Tucson peace activists organized a protest to end torture by the United States. Their peaceful action was listed as a terrorist threat along with 1,500 other protests
In November of 2004 several Tucson peace activists planned and participated in a protest against torture outside the Headquarters for Army Intelligence Training at Fort Huachuca, Arizona. According to NBC-TV the Pentagon's TALON program listed the protest as a serious ongoing credible threat. The 400-page report listed 1,500 protests that were spied on by the Pentagon.
Please read MSNBC's article and ask yourself if you believe nonviolent protest against torture should be considered a serious ongoing credible threat. Should the Pentagon be spending its time and our money spying on people who want the United States to end the use of torture? Maybe the Pentagon should be worried about peaceful protests against torture. They were correct in listing the 2004 protest outside Fort Huachuca an ongoing credible threat to their continued use of torture because two years later the same activists are organizing another protest. Maybe they should consider these protests a serious threat because this year many more people are exspected to attend. Everyone is invited to join the Sunday, November 19, 2006 protest to end U.S. torture. The use of torture starts behind the gates at the Headquarters for Army Intelligence Training at Fort Huachuca, Arizona.
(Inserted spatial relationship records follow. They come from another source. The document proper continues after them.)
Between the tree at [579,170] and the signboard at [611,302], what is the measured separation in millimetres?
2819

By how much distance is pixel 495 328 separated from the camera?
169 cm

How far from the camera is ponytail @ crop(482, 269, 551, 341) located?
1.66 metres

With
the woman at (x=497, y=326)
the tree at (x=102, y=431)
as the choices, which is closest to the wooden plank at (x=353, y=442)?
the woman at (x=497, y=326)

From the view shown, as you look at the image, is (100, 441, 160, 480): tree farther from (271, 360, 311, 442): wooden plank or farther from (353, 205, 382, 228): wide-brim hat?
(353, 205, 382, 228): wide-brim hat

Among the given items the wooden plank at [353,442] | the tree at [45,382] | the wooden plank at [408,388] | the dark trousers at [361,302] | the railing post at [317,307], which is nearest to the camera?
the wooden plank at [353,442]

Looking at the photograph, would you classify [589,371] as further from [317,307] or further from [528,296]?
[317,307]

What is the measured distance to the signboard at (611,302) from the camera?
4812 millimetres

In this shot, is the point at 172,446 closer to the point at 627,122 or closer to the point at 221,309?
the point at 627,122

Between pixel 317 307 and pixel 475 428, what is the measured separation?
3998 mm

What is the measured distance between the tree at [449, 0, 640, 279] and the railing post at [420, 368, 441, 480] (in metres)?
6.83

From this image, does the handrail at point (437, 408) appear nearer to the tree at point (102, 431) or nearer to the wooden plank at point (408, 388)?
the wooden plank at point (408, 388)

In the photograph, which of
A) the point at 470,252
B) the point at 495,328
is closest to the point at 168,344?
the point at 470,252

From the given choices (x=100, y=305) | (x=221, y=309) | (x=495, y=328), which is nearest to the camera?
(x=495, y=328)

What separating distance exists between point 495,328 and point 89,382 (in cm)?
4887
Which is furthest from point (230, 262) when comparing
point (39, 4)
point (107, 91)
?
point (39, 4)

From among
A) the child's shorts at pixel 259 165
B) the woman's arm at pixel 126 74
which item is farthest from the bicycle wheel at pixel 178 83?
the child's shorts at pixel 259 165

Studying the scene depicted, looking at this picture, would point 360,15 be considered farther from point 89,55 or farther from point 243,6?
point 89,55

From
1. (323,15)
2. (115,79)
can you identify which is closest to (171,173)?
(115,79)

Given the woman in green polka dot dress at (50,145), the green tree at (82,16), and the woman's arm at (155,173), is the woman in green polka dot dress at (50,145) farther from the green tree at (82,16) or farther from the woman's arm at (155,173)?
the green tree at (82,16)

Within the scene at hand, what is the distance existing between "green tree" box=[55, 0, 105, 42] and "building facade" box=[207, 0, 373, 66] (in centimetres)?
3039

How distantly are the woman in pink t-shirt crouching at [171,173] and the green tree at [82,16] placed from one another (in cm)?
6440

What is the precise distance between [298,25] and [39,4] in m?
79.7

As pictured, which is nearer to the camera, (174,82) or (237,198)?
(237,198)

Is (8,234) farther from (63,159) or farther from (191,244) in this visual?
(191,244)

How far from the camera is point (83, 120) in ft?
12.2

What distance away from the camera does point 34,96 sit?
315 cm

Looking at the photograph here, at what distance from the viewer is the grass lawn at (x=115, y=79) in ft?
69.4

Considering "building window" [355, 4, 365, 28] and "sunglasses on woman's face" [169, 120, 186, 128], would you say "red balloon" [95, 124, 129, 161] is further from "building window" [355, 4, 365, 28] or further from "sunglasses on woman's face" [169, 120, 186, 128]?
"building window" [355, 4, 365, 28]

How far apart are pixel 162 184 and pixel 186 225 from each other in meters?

On November 21, 2004 about 100 people peacefully held signs, banners and dressed in costumes. The protesters stood across the street from the entrance to Fort Huachuca, Arizona and the Headquarters for Army Intelligence where the research and training in torture originates. The Army Field Manual on interrogation is written here at Fort Huachuca. Many of the officers and soldiers responsible for the human rights abuses at Guantanamo Bay, Cuba, and at Iraq's Abu Ghraib prison are working at or were trained at the Headquarters for Army Intelligence Training.